If a party is silent, when he ought to have denied a statement that was made in his presence and that he was aware of, a presumption of acquiescence arises. Not all statements made in the presence of a party require denial. The hearsay statement can only be admitted when it can be shown that in the context in which the statement was made it was so accusatory in nature that the defendant's silence may be inferred to have been assent to its truth. Daughterty v. State, 269 So. 2d 426 (Fla. 1st DCA 1972). To determine whether the person's silence does constitute an admission, the circumstances and the nature of the statement must be considered to see if it would be expected that the person would protest if the statement were untrue. Tresvant v. State, 396 So. 2d 733 (Fla. 3d DCA 1981), review denied, 408 So. 2d 1096 (Fla. 1981).

Several factors should be present to show that an acquiescence did in fact occur. These factors include the following:

1. The statement must have been heard by the party claimed to have acquiesced.
2. The statement must have been understood by him.
3. The subject matter of the statement is within the knowledge of the person.
4. There were no physical or emotional impediments to the person responding.
5. The personal make-up of the speaker or his relationship to the party or event are not such as to make it unreasonable to expect a denial.
6. The statement itself must be such as would, if untrue, call for a denial under the circumstances.

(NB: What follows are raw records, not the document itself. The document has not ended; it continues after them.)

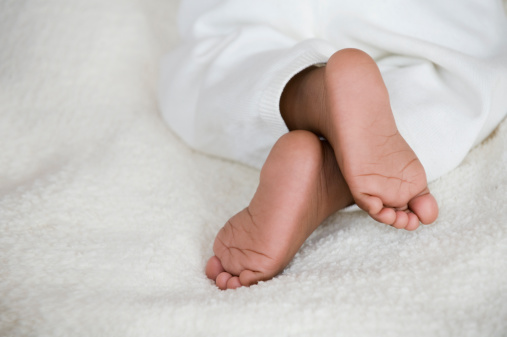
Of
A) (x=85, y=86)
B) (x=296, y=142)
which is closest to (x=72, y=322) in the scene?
(x=296, y=142)

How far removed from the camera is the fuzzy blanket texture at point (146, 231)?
1.67 ft

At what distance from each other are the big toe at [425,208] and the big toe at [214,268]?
0.25 metres

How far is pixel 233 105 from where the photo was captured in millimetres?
757

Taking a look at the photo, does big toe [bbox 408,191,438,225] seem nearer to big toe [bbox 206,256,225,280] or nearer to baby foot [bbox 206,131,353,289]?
baby foot [bbox 206,131,353,289]

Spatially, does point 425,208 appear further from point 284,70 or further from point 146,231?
point 146,231

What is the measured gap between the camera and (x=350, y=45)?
0.81 metres

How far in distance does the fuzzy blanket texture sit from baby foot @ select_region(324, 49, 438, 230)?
6 cm

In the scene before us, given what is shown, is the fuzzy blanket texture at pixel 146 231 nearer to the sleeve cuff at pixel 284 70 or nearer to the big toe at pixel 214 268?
the big toe at pixel 214 268

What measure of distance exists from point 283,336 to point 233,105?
0.38 metres

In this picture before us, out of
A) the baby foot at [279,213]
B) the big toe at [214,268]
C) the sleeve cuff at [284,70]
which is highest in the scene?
the sleeve cuff at [284,70]

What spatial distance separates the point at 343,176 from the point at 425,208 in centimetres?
11

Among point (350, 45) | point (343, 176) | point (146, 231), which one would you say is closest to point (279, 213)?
point (343, 176)

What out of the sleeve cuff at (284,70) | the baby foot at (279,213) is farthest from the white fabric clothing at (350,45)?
the baby foot at (279,213)

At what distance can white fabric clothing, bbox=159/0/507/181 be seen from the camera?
690mm
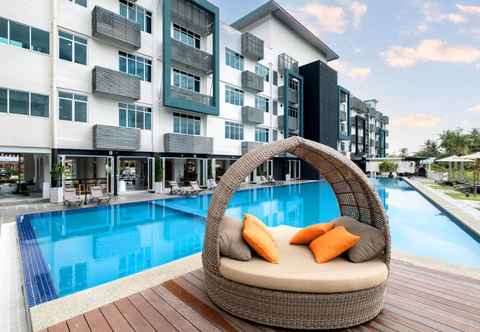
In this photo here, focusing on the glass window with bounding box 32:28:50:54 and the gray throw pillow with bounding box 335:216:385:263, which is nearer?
the gray throw pillow with bounding box 335:216:385:263

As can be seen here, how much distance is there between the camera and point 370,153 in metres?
51.0

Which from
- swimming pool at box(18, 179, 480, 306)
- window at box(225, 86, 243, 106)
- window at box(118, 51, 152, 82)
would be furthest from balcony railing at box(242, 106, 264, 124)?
swimming pool at box(18, 179, 480, 306)

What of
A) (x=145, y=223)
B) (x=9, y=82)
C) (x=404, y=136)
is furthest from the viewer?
(x=404, y=136)

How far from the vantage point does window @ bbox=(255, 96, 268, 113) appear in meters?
23.6

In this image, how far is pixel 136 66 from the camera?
15.0m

*807 The essential inquiry thus becomes whether a reasonable person would have denied the statements under the circumstances. McCormick, Evidence, § 270 (2d ed. 1972). Florida has incorporated this rule into its Evidence Code as section 90.803(18)(b), Florida Statutes (1981), which provides:

The provision of section 90.802 to the contrary notwithstanding, the following are not inadmissible as evidence, even though the declarant is available as a witness:
(18) Admissions — A statement that is offered against a party and is:
(b) a statement of which he has manifested his adoption or belief in its truth.

In this case the testimony was clear that the defendant Privett was present and heard extensive discussions of bank robberies and his participation in them. No claim of physical impediment is raised, and the statements implicating Privett in bank robberies would certainly seem to be ones which, if untrue, would call for a denial. Clearly, an admission by acquiescence can be seen by these repeated statements made in Privett's presence without any objection by him and, indeed, with statements of his own tending to show the truth of the conversations. Here, the statements were admissible against Privett via section 90.803(18)(b), and were properly allowed in by the trial court.

The parties have stipulated that a clerical error is present in the judgment order. The judgment states that the appellant was found guilty of a second degree felony whereas he was actually convicted and sentenced for a third degree felony. Accordingly, the cause is affirmed and remanded for correction of the judgment to reflect the proper degree of crime for which the appellant was convicted.

AFFIRMED AND REMANDED.

ORFINGER, C.J., and FRANK D. UPCHURCH, Jr., J., concur.